Homeland Security Can't Force Asylum Seekers to Wait in Mexico, Judge Rules

Nothing in the ruling prohibits the U.S. from detaining would-be asylum-seekers until they can be granted a court hearing.



A federal judge ruled on Monday that the Trump administration cannot force asylum-seekers at the southern border to wait in Mexico until they are granted a court hearing.

It's another legal setback for President Donald Trump's efforts to curb immigration. The preliminary injunction granted by U.S. District Judge Richard Seebord halts a series of new policies implemented in January by the Department of Homeland Security (DHS) in the hopes of stopping Central American families from entering the U.S. as asylum-seekers. Seebord's ruling will take affect on Friday of this week.

The ruling comes just days after the Trump administration announced plans to expand the policy to cover other ports of entry along the southern border. The 11 plaintiffs who successfully sought the injunction against DHS had tried to enter the U.S. at the San Ysidoro checkpoint in southern California—the only border crossing where the new policy was enforced, at first. Now, the Trump administration has extended the same policy to the Calexico port of entry in southern California and to the border crossing in El Paso, Texas.

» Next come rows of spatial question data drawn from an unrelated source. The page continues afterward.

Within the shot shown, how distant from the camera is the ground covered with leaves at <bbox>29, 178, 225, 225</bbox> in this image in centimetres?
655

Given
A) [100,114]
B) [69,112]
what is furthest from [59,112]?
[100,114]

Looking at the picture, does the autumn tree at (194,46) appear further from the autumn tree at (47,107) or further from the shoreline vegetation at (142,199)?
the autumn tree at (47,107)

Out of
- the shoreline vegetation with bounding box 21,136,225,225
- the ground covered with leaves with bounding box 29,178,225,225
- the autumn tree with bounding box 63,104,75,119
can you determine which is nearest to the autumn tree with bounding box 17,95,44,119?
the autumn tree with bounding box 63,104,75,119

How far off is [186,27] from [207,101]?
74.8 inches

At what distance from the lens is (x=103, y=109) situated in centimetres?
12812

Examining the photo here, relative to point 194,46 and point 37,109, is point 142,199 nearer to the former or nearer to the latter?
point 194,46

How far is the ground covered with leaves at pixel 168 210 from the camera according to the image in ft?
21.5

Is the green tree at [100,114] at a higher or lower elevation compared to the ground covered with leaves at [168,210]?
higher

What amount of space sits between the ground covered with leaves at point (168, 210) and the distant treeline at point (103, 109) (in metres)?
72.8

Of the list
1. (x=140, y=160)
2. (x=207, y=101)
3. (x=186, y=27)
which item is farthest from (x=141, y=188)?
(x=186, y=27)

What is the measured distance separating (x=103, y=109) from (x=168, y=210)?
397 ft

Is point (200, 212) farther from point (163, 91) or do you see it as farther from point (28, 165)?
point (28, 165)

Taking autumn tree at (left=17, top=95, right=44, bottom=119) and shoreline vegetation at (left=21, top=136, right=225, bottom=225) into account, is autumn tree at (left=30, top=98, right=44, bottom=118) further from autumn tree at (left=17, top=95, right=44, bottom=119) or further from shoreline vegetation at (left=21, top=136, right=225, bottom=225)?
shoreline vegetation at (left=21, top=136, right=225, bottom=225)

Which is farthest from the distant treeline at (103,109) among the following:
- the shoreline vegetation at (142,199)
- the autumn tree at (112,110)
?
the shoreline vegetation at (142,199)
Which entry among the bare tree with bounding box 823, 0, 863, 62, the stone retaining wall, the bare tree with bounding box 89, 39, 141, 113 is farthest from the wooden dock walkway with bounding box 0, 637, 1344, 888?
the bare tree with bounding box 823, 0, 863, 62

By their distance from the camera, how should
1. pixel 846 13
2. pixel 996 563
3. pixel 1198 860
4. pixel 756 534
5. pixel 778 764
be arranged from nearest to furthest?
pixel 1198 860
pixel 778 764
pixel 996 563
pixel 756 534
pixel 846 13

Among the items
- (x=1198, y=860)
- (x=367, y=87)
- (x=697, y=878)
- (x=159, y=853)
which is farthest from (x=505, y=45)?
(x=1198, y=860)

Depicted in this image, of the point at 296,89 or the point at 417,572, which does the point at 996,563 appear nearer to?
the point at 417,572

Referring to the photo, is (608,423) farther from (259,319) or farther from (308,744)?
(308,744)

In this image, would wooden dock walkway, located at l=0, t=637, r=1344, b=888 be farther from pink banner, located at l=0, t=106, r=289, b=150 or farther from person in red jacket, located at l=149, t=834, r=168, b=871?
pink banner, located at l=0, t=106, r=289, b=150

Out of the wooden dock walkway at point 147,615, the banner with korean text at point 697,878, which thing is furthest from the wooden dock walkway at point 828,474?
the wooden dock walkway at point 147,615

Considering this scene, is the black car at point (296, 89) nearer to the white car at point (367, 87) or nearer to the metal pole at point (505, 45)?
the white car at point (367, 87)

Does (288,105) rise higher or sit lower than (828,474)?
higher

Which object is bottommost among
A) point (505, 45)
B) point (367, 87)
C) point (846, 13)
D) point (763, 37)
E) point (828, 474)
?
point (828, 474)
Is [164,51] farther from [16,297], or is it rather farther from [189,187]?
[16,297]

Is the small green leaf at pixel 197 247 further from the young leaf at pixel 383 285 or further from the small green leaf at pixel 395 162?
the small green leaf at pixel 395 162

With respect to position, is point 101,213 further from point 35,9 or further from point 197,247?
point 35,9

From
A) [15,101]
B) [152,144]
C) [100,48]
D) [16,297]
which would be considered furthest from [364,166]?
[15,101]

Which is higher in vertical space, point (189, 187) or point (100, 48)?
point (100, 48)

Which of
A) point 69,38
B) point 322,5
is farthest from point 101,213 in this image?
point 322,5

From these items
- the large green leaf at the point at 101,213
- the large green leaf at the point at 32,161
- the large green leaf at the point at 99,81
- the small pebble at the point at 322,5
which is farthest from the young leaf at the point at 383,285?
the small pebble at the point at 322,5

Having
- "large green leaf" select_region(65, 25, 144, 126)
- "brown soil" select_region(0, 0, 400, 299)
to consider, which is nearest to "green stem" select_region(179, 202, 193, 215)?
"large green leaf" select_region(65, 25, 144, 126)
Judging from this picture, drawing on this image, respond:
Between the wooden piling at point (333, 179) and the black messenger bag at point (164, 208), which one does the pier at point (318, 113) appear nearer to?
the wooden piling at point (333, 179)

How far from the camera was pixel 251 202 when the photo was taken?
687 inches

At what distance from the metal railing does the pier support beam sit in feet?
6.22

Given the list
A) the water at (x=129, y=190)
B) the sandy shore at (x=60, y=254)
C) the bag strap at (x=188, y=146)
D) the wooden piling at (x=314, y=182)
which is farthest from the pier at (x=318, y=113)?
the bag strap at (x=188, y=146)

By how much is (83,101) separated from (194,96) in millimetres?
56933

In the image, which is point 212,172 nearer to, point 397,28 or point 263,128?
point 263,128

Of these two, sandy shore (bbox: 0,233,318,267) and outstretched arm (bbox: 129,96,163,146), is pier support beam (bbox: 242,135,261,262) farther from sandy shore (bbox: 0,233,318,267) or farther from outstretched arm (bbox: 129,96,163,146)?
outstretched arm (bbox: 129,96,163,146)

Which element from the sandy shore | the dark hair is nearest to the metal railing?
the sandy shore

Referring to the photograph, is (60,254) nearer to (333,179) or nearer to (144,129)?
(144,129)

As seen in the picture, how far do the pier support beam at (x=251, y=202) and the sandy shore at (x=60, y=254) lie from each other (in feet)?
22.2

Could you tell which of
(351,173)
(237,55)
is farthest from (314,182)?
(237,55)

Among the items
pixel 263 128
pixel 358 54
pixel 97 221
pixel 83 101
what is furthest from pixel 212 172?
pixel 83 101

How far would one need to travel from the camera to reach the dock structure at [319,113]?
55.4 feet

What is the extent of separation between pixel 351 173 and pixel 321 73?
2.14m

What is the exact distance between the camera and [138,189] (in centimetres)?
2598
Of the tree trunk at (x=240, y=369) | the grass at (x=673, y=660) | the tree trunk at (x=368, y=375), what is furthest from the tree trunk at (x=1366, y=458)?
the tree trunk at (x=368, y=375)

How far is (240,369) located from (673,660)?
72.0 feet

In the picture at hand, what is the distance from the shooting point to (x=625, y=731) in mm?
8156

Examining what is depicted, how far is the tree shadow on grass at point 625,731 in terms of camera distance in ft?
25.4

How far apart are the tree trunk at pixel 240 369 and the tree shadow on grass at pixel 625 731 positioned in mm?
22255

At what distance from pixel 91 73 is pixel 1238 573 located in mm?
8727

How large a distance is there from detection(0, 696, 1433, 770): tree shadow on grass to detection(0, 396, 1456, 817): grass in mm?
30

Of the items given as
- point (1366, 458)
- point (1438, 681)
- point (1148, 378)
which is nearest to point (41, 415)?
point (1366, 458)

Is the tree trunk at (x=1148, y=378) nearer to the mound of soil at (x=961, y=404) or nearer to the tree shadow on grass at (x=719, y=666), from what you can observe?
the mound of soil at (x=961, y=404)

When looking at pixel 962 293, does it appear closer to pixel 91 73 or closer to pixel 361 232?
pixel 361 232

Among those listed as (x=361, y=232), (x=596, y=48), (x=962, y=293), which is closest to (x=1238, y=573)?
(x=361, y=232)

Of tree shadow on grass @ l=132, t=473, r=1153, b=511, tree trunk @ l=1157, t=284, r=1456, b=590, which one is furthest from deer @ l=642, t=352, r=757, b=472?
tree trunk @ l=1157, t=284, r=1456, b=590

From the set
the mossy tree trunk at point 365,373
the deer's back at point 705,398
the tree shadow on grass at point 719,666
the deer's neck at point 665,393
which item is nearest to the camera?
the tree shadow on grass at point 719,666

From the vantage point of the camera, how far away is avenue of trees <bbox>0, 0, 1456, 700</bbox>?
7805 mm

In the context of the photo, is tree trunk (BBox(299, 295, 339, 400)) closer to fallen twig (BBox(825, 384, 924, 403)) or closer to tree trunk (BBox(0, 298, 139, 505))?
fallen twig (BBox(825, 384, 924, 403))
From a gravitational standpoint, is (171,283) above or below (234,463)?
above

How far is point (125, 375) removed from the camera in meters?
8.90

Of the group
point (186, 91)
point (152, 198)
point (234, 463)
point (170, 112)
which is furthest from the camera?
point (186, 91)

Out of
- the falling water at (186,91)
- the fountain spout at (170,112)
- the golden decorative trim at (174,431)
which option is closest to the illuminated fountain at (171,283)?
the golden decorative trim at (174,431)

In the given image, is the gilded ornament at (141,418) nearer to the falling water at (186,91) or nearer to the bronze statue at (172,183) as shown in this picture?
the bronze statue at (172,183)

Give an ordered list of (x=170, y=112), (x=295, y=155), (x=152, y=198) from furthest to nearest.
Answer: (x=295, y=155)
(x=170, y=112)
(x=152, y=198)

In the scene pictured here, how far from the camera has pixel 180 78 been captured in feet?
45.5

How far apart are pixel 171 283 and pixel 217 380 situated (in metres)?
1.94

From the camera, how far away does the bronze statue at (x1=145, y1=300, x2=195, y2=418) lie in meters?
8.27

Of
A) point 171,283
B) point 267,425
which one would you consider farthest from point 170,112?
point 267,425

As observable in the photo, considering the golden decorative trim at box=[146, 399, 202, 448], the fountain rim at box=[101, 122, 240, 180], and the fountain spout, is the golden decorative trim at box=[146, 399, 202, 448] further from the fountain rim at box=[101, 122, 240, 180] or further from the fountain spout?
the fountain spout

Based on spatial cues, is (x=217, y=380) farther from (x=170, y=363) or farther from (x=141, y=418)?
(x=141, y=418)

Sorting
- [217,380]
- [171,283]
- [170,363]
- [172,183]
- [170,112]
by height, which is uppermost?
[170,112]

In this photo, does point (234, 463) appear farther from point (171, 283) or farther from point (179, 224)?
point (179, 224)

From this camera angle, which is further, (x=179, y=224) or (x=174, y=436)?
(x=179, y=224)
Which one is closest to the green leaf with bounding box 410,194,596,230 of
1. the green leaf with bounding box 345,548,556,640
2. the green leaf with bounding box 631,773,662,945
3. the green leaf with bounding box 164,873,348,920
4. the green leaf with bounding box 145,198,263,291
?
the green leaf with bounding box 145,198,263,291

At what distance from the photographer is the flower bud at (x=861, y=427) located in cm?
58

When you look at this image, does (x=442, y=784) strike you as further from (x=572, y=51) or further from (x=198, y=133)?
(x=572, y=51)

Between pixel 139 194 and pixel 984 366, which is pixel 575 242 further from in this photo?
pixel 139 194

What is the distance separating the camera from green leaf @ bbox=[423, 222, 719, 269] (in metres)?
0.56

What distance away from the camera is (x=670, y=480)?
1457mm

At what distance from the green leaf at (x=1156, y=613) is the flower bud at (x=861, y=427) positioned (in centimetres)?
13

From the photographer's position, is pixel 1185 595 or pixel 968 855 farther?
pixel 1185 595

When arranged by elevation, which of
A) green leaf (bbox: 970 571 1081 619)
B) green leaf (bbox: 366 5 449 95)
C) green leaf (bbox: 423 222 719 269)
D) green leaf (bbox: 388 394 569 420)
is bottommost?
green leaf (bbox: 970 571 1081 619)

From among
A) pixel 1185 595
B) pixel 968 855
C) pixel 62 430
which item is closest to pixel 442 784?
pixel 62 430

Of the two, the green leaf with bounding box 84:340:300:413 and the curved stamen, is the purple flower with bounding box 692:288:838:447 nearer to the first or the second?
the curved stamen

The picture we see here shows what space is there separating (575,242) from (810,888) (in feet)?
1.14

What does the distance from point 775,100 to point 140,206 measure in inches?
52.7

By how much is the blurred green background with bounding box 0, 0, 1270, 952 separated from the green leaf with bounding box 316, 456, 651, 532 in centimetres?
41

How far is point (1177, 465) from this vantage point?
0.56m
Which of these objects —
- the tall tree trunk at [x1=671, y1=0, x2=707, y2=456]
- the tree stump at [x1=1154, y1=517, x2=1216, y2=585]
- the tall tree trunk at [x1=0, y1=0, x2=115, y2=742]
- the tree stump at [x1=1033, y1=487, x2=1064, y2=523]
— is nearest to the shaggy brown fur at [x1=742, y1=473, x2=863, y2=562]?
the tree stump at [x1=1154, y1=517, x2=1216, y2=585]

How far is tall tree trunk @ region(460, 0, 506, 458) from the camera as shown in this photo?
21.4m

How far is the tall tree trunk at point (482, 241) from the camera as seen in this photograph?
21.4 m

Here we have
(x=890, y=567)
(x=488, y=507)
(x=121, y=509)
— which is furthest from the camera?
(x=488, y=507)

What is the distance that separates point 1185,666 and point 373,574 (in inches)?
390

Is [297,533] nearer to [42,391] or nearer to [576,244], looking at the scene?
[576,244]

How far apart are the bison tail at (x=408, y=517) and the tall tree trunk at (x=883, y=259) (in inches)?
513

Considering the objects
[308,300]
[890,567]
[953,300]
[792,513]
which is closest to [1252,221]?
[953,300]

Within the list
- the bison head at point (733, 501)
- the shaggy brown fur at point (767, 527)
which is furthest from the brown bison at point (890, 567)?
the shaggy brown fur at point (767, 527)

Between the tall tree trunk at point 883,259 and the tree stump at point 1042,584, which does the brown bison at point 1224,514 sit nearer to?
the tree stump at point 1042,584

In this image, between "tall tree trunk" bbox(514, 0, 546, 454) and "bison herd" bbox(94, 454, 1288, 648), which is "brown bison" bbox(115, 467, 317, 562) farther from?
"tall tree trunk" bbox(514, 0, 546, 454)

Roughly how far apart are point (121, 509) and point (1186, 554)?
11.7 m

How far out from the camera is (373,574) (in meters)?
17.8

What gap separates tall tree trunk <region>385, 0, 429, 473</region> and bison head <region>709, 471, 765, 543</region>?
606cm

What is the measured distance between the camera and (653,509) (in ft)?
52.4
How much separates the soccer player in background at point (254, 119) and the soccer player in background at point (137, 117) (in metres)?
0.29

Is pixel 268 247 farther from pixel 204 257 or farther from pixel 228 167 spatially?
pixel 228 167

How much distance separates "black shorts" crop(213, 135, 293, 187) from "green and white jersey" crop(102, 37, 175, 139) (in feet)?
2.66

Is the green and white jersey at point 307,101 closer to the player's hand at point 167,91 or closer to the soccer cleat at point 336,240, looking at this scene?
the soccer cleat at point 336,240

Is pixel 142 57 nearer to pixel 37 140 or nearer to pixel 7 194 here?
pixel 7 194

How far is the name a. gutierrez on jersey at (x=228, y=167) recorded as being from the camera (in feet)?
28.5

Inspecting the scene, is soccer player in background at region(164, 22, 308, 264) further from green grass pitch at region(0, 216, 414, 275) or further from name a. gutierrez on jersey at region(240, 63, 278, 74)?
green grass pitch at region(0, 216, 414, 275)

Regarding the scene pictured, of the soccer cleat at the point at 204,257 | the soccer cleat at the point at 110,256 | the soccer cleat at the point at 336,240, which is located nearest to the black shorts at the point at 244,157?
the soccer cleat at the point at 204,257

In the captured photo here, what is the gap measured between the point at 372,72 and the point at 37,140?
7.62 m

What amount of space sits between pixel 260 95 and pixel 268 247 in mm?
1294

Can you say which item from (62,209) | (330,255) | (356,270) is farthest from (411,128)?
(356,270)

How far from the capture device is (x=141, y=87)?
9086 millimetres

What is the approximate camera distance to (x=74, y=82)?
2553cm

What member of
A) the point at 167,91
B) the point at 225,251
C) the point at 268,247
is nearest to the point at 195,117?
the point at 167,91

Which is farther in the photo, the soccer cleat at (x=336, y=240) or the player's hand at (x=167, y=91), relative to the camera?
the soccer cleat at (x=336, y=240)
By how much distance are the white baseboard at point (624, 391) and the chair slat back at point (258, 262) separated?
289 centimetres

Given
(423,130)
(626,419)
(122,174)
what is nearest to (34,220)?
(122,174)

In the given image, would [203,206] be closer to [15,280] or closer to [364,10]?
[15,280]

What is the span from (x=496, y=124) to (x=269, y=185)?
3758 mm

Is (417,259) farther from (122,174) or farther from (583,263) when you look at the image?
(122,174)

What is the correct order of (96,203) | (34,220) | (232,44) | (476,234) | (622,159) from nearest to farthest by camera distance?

"Indications are that it will be further extended unless enjoined," wrote Seebord in issuing the injunction.

Nothing in the ruling prohibits the U.S. from detaining would-be asylum-seekers until they can be granted a court hearing, and nothing requires immigration officials to release asylum-seekers into the U.S., Seebord wrote.

While the number of border apprehensions remains well below the 1.6 million recorded in 2000, there has been a significant increase this year. Many of those apprehensions are the result of migrants willingly surrendering to border agents and claiming asylum. In mid-March, The Washington Post reported that as many as 240 migrants seeking asylum had been sent back to Mexico since the since the policy was unveiled in January.

As Reason's Shikha Dalmia noted earlier today, Mexico has been cooperating so far:

This is mainly because the number of migrants it is holding is not that large, and the country doesn't want to jeopardize ongoing trade negotiations. However, it's hard to imagine that it'll scale up the program without major bribes.

The Trump administration argues that when migrants are released, they disappear, never to be heard from again. But the Department of Justice's own figures show that 90 percent of asylum seekers do, in fact, show up for their asylum hearings for the very good reason that if they don't, they could lose their shot at ever gaining legal status.

Trump will likely blame this legal defeat on liberal judges opposing his immigration policies for partisan reasons—and, indeed, Seebord is a judge in San Francisco. But forcing asylum-seekers to remain in Mexico was never a serious solution to the problems created by a surge of migrants at the border—certainly no more serious than claiming, as Trump did this weekend, that America "is full."

It's likely that Monday's injunction is only the first volley in what will become another lengthy legal battle over a Trump administration plan to reduce legal routes to immigration—all happening while human beings fleeing gang-violence in Central America hang in the balance.